The Constitution does not mandate that the court must have nine justices, there is no such thing as the “rule of nine.” Congress determines the size of the court. In this regard, the Judiciary Act of 1869 requires a quorum of six justices, and  the Court can have no more than nine justices in total.

The obvious reason to have an odd number of justices is that it decreases the chances of a tie. But, this is still a problem from time to time when a justice recuses his or herself. Justice Kagan did so  recently in a crucial affirmative action case.

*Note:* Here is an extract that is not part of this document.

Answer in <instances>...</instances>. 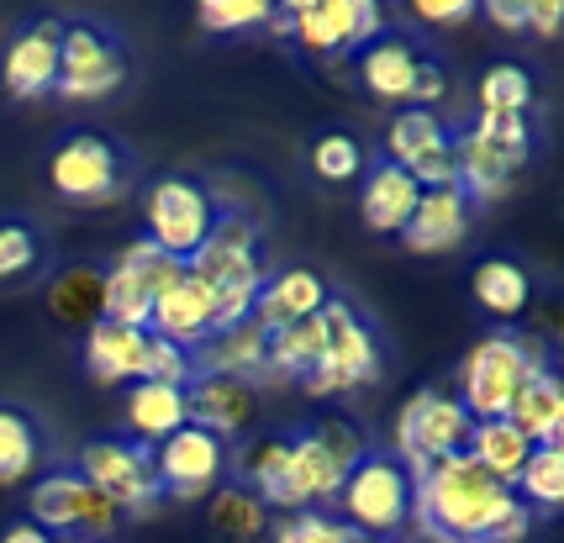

The most important political consideration is the composition of the court, liberal versus conservative. Until Antonin Scalia’s death, the Court was generally tilted conservative with Justice Kennedy frequently serving as the swing vote. The direction of the Court will be greatly influenced by the next appointee.

If President Obama nominates a liberal judge, and the Senate  approves him or her (very unlikely), it would drastically impact several huge controversies affiliated to abortion, immigration, health care, racial quotas in universities, etc. A conservative appointee by a Republican president after the next election would keep the Court with the balance it had before Scalia passed away.

It should come as no surprise that Obama and Democrats are pushing to fill the Scalia vacancy immediately, and Republicans in the Senate are  uninterested in fielding any nominees by Obama.

Liberals and conservatives disagree vehemently about the responsibilities of the executive and legislative branches of the government regarding the current vacancy on the Court. The former says the president must fill the Court vacancy now (this is not a constitutional mandate). The latter says that the president ought to yield the job of filling the vacancy to the new president (there is no legal requirement to pass the nomination to the next president in the last year of the current president’s term in office).

The only facts are that a president must nominate and the Senate must advise and consent. This means that either the president or the Senate has the ability to delay without violating any laws. True, the efficiency of the Court could be impacted by this eventuality because it’s presently broken down four liberal and four conservative. But, there is no constitutional requirement to fill a vacant hastily.

A non-partisan assessment of the situation would favor conservatives. But, a delay by this group, which is well within legal bounds could be politically dangerous if deemed to be obstructionist. Of course, if Hillary Clinton wins the presidency, the Senate will see only liberal nominees.